Carta ao vencedor de 2025, Luís Montenegro
O ano que agora nasce trar-nos-á esta decisão. Teremos um país que navega à Costa ou a derradeira tentativa de sairmos deste marasmo?
Sr. Primeiro-Ministro, é indiscutível, este foi o seu ano. Quando muitos, onde me incluo, achavam, em 2024, que seria um governante de curto prazo, de transição, não contavam com um reforço dos votos um ano depois. 2025 foi o ano da sua afirmação política. Marcou o seu estilo de comunicação e talvez esteja a surpreender quem em si não votou. Pelo menos, pelas sondagens, os que votaram na AD não parecem estar arrependidos.

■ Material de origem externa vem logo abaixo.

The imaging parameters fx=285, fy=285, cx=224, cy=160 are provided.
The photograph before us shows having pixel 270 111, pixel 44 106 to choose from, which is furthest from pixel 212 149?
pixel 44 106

Todavia, Sr. Primeiro-Ministro, tem nas suas mãos a governação mais exigente e desafiante dos últimos 10 anos. Com o PSD no centro do regime e um PS enfraquecido e encostado aos seus limites históricos, é fácil fazer de um governo minoritário um executivo proto-maioritário, basta atirar o barro à parede. Contudo, a sua arte de governar estará em fazer mais do que isso.
Para 2026, Sr. Primeiro-Ministro, há uma escolha que se apresenta. À sua responsabilidade não está só o futuro do seu partido, como uma oportunidade única de convergência e reforma. Das duas uma: pode garantir o seu presente, hipotecando o seu e nosso futuro, como pode confiar na avaliação que os portugueses farão do seu arrojo, apostando na mudança que o país precisa.
António Costa governou 10 anos sem nada mudar e os portugueses foram felizes. É verdade. Mas espero que saiba que não goza dos mesmos ares. Adiar reformas e jogar para as próximas eleições até lhe pode granjear mais anos de governo. Porém, não duvido que, se desperdiçar o momento de que dispõe, a comparação ao pós-Costa promete ao PSD um duro revés.
Quem em si votou esperava uma transformação. Bem sei, é preciso coragem. Coragem para ir contra os interesses e corporativismos instalados. Coragem para ver o país com um olhar novo, arejado, mas conhecedor do que pode aspirar. Coragem para ser desapegado, para nos dizer ‘“que se lixem as eleições”, eu tenho uma ideia’. Sem esta bravura não vamos lá.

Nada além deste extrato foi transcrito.